From the entry on Carl Beck below, list every musical work mentioned by title.

SUPPLIED PASSAGE:
- - - - -
BECK, CARL (1850–1920). Carl Beck, choir, orchestra, and band conductor, was born in Ilmenau, Thuringia, on April 26, 1850. His first name appears as Karl in some sources. Beck was educated as a musician in Germany, came to the United States as part of a music group in 1875, and settled in New Orleans. In May 1884 he moved to San Antonio to become conductor of the Beethoven Männerchor and the Mendelssohn Mixed Chorus. An energetic and progressive leader, Beck conducted excerpts from Richard Wagner's Tannhäuser and Lohengrin at the 1885 State Saengerfest in Houston. This may have been the first performance of Wagner in Texas. When San Antonio hosted the festival in 1887, Beck organized a forty-six-member orchestra that performed Felix Mendelssohn's Italian Symphony, possibly the first complete symphony to be heard in Texas.
- - - - -
PROVIDED MATERIAL:
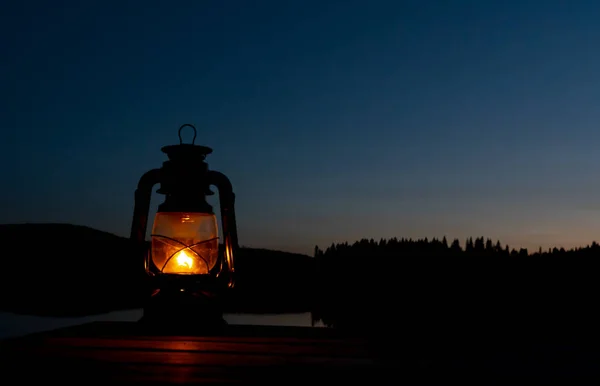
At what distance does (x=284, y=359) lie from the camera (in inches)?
- - - - -
RESULT: Tannhäuser, Lohengrin, Italian Symphony